All single trip and no deposit, no-return or one-way beer and beverage bottles are designed and manufactured for single trip use, and Customer agrees that it will use and permit the use of such containers for original filling only and that it will not refill or resell such containers or permit the same to occur (other than for use as cullet) without the prior written permission of Seller, and Customer will not accept or arrange for the return of such containers from the trade or reuse them.
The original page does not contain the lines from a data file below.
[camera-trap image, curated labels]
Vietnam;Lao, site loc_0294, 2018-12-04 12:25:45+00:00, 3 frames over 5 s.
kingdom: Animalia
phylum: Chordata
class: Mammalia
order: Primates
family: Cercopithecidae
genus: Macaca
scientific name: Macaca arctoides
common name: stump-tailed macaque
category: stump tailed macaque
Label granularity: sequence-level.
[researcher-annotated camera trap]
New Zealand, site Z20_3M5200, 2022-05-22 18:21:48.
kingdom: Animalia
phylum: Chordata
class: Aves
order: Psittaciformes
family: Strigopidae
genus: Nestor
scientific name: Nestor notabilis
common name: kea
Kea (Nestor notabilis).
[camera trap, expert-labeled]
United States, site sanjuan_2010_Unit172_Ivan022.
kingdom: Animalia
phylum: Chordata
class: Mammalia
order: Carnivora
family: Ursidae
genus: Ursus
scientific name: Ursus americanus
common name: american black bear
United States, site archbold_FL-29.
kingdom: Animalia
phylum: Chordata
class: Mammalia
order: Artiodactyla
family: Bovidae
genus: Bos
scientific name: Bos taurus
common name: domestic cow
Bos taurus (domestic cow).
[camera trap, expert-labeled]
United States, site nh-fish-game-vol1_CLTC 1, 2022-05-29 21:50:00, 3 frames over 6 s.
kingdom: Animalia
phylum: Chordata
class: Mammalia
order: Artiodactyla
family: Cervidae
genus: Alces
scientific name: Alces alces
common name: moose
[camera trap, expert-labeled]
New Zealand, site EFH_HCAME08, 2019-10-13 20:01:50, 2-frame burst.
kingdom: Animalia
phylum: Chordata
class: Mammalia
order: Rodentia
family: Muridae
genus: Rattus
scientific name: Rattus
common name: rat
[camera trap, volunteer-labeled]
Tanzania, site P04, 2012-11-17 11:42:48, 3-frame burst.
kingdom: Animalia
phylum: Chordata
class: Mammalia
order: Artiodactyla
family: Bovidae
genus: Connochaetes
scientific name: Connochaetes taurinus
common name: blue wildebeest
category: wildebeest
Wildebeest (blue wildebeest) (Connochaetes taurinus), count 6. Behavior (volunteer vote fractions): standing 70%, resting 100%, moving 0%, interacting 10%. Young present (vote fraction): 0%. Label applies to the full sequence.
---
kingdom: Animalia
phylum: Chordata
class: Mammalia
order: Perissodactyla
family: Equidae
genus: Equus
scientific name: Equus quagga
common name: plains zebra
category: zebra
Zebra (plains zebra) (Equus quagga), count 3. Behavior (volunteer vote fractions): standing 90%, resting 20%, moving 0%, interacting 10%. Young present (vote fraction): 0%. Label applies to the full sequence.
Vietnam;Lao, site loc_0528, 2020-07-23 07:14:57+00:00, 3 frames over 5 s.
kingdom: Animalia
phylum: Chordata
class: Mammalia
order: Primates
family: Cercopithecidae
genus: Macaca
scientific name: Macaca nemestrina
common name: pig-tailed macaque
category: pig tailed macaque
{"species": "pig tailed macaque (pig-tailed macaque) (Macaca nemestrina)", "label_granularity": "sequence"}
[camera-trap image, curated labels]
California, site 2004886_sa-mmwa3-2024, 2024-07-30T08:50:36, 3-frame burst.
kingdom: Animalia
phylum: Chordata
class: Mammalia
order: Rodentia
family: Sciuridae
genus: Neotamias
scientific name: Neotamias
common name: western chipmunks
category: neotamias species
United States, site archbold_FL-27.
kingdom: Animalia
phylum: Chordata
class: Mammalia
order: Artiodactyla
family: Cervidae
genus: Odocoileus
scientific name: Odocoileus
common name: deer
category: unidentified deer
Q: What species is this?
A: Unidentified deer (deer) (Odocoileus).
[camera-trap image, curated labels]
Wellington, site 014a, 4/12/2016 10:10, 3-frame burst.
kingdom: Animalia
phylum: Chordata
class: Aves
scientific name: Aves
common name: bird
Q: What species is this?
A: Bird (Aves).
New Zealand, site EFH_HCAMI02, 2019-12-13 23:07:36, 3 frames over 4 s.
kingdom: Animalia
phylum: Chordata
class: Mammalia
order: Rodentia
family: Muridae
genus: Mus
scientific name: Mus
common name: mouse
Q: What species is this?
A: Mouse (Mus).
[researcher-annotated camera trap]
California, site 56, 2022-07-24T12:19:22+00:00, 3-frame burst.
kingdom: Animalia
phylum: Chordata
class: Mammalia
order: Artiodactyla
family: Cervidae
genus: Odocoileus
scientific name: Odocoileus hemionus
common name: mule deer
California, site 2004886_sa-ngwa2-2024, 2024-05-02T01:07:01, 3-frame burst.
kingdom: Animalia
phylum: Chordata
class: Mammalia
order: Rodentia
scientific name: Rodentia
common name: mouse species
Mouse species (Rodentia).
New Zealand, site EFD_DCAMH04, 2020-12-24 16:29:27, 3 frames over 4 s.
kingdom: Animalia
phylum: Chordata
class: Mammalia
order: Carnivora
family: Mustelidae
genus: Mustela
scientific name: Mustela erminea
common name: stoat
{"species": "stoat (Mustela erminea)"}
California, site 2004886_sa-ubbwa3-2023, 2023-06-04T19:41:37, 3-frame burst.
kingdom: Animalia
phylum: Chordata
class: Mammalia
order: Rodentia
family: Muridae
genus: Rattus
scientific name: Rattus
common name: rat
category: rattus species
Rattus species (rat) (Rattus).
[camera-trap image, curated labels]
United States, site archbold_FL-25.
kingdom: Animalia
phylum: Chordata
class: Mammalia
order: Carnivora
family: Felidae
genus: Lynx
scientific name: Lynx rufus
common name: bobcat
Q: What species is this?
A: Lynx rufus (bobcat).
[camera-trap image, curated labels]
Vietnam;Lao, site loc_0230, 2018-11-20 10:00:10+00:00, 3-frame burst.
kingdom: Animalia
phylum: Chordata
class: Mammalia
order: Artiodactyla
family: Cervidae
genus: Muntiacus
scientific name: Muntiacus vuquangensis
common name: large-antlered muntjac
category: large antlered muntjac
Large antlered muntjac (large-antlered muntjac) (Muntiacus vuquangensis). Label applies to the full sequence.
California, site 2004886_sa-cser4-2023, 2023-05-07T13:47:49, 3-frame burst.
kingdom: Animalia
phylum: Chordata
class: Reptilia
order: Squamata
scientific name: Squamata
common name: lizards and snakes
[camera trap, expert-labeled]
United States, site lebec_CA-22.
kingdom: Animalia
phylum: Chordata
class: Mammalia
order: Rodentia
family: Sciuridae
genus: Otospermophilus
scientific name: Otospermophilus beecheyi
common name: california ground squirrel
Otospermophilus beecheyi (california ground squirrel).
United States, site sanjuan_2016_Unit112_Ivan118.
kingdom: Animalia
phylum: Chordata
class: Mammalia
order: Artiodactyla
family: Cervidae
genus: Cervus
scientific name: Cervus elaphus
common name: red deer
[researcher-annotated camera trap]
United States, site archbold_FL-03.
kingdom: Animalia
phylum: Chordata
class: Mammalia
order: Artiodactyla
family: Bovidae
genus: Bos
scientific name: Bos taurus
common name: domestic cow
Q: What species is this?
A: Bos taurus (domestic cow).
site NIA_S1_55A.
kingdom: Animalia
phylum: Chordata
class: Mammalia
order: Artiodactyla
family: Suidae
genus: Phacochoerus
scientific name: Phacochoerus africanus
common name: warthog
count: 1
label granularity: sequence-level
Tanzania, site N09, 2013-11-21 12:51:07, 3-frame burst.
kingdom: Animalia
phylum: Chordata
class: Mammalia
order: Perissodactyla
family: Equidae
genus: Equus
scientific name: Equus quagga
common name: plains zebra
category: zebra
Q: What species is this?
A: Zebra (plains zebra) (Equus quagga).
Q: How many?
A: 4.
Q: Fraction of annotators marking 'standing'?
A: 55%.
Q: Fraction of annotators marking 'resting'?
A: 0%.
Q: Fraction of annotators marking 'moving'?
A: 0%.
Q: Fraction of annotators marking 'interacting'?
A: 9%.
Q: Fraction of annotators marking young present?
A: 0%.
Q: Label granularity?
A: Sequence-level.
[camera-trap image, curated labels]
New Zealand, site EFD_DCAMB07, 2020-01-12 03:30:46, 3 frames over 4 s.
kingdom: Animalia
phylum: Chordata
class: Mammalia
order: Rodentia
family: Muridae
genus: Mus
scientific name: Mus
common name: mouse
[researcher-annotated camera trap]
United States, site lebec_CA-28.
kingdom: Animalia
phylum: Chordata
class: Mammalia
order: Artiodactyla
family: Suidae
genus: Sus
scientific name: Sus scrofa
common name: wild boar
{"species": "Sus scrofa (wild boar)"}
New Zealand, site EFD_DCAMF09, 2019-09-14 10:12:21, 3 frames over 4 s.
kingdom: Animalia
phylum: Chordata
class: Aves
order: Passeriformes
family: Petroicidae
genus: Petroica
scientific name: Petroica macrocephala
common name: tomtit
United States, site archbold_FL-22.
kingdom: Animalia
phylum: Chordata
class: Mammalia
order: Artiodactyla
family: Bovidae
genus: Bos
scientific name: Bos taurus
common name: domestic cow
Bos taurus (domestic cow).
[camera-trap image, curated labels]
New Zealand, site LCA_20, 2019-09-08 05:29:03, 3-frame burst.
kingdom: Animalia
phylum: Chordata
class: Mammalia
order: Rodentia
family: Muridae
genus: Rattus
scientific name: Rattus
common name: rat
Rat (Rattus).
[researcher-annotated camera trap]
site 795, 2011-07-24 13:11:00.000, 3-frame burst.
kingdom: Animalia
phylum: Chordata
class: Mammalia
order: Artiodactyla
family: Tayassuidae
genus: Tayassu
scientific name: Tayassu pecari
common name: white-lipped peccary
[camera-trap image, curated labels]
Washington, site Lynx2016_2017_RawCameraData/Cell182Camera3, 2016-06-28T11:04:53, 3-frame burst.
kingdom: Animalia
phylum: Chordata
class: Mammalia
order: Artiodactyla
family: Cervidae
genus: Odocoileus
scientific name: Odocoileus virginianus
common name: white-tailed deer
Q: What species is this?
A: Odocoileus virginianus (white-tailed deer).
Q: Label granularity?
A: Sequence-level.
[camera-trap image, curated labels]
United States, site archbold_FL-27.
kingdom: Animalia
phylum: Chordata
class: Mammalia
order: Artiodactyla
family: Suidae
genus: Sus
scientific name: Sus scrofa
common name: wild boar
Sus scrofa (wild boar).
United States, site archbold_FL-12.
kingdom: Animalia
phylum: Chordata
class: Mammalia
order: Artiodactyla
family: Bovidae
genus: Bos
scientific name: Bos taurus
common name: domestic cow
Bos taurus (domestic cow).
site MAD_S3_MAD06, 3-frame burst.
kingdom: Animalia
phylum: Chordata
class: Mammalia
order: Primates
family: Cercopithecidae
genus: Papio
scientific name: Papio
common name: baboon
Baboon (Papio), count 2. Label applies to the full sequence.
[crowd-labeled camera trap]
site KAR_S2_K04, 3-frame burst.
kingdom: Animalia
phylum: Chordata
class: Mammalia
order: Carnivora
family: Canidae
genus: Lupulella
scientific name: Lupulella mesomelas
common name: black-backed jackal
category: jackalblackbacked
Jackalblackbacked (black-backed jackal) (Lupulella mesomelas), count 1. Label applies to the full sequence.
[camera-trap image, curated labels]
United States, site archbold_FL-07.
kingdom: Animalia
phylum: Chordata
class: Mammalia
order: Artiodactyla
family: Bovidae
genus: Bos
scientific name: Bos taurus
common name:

MISCELLANEOUS. a) The nondiscrimination clauses contained in Section 202 of Executive Order 11246, as amended by Executive Order 11375, and the rules and regulations prescribed by the U.S. Secretary of Labor implementing such orders are hereby incorporated herein; b) Seller represents to Customer that it has fully complied with Section 12(a) of the Fair Labor Standards Act of 1938, as amended, in the production of the containers covered by this Agreement; c) Seller’s acceptance of Customer’s purchase order or offer to purchase is expressly conditioned upon Customer’s acknowledgment and agreement that Seller assumes no responsibility whatsoever for compliance with any of the packaging or other specifications and requirements of the Transportation Safety Act of 1974, or amendments thereto, of regulations issued there under, or of any other federal or state laws regarding transportation of hazardous materials or substances, responsibility for compliance with such laws or regulations being expressly assumed entirely by Customer; d) Goods returned without Seller’s authority are shipped at Customer’s risk; e) Any credit or cash terms of sale extended to Customer may be withdrawn by Seller at any time in Seller’s sole reasonable discretion; f) Goods may be shipped by any means deemed suitable by Seller unless Customer specifically directs Seller otherwise; all transportation charges shall be Customer’s responsibility unless otherwise agreed in writing; g) Seller and Customer shall be excused for non-performance due to causes beyond their reasonable control which render performance impracticable.
Notwithstanding anything to the contrary, in the absence of any other existing contract between Customer and Seller, these Terms and Conditions of Sale represent the entire agreement between the parties regarding the subject matter hereof.